Political RoundUp: June 2006



  • One to watch: A congressional race that could prove to be especially interesting is the one in the 1st District be-tween Rep. Jack Kingston, the Republican incumbent, and Democrat Jim Nelson, a United Methodist preacher and Army veteran. Kingston will be a heavy favorite to win the race, but the election could become an important referendum on President Bush and the Iraqi war. Kingston has been a rock-solid supporter of Bush and everything that Bush has ever proposed for the war and the economy, two issues that Nelson will emphasize heavily during the campaign. Independent polls show that Bush's approval rating among Georgians has dropped as low as 43 percent and could plummet even lower between now and November. Those eroding numbers already are thought to have had a negative impact on another staunch ally of Bush, Gov. Sonny Perdue.


  • Ethics appointee: Atlanta attorney William H. Jordan, a partner in the Alston & Bird law firm, has been appointed to the State Ethics Commission. He replaces another lawyer, David Moskowitz, who had been appointed by Lt. Gov. Mark Taylor. Jordan worked in the Bush Department of Justice from 2001 to 2003, serving as senior counsel to the assistant attorney general for the civil division.


  • Helping hand: Former North Carolina senator and vice presidential candidate John Edwards dropped by Atlanta recently to give some encouragement to Democratic legislators and help them raise an estimated $100,000 for their campaign efforts this year. "It takes coal to run a train, it takes gold to run a campaign," said Rep. Calvin Smyre (D-Columbus). The fund raising event was hosted by House and Senate Democratic leaders, who have seen their caucuses slip to minority status in both chambers over the past two election cycles.


  • Over the Hill? Wayne Hill was known as the "Sultan of Sprawl" during the 12 years he chaired the Gwinnett County Commission but he'd settle for the title "legislator" starting in January. Hill is running in the GOP primary against a Republican incumbent, Rep. Bobby Reese (R-Sugar Hill). The race will undoubtedly be a fight between the business and the social issues wings of the Republican Party. Hill has a business and development background, while Reese has been pushing social legislation such as a bill to discourage high school students from joining gay organizations. "Bobby is not a bad guy," Hill said. "I just think I can be a stronger voice from the 98th District."


  • Runaway candidate: Another intense race will be unfolding in Hall County when Rep. Carl Rogers (R-Gainesville), a Democrat before switching parties two years ago, will face Democratic opposition from Gainesville lawyer Lydia Sartain. After serving as district attorney for the Northeastern Judicial Circuit for nine years, Sartain resigned in 2002 to go into private practice; one of her clients was Jennifer Wilbanks, the "runaway bride" whose story dominated the national media last year. Sartain was the second woman ever to serve as a district attorney in Georgia. Rogers, an insurance executive and former part owner of a cemetery, has been a House member for 12 years.

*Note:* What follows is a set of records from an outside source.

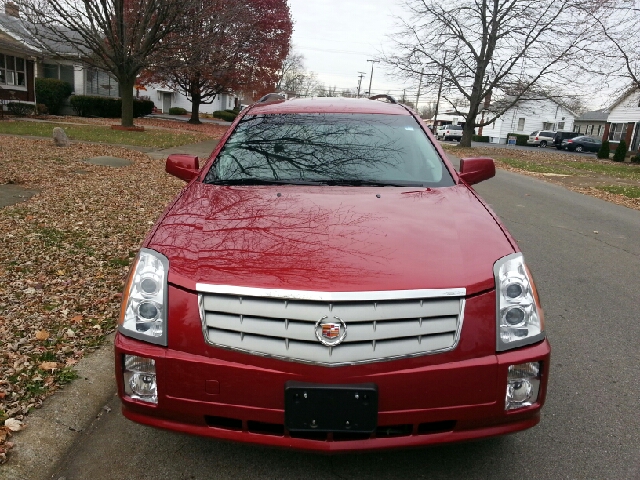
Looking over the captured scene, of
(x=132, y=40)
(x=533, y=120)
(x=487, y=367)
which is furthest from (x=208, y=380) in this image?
(x=533, y=120)

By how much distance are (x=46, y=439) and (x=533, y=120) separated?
6851 cm

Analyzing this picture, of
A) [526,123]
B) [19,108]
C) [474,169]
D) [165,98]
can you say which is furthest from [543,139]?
[474,169]

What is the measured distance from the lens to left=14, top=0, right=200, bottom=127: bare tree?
63.3 feet

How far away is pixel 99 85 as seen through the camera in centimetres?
3941

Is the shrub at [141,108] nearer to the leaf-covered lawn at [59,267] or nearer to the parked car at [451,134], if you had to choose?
the leaf-covered lawn at [59,267]

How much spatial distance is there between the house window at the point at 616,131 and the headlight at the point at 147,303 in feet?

  • HOPE abides: The campaign organizations for Lt. Gov. Mark Taylor and Secretary of State Cathy Cox have spent a lot of time arguing over how much of a role Taylor played in passing the legislation that created the HOPE scholarship program. At one point, Taylor's campaign sent out a video clip from a 2002 Taylor campaign commercial that showed Zell Miller talking about Taylor's involvement in the HOPE legislation. "Without Mark Taylor, we wouldn't have HOPE scholarships," Miller said in the commercial. One political observer suggested that the TV spot be saved for posterity. "That clip may be historic one day - it's the last good thing Zell ever said about a Democrat," he quipped.


  • Sonny the Sandbagger: It may have been purely a coincidence, but it sure looked like Gov. Sonny Perdue (or his staff) was trying to sabotage some campaign events by his two Democratic challengers, Mark Taylor and Cathy Cox. On the day that Taylor formally kicked off his campaign with a media event at an Atlanta pre-kindergarten center, Perdue's staff scheduled a "major announcement" by the governor on education that coincided with Taylor's event. Perdue's strategy worked - local television news crews attended his education announcement rather than going to Taylor's kickoff event. That same strategy didn't work so well the following week when Cox scheduled a major policy speech at Atlanta's Hungry Club forum. Perdue's staff set up a Medicaid announcement that would begin at roughly the same time - but this time, the TV crews showed up for the Cox speech anyway.